[START Records provided]

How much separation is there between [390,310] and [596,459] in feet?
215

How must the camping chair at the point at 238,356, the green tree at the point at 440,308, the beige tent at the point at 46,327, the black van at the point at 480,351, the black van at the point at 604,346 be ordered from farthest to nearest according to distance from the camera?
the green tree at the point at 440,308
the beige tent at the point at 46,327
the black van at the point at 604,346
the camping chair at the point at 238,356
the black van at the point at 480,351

[END Records provided]

● Brief: Rewrite the items above, changing "camera" to "viewer" and leaving everything else the same.

● Finished exercise:
How much separation is there between [390,310] and [596,459] in feet?
215

How must the camping chair at the point at 238,356, the green tree at the point at 440,308, the beige tent at the point at 46,327, the black van at the point at 480,351, the black van at the point at 604,346 be ordered from farthest to nearest according to distance from the viewer?
the green tree at the point at 440,308
the beige tent at the point at 46,327
the black van at the point at 604,346
the camping chair at the point at 238,356
the black van at the point at 480,351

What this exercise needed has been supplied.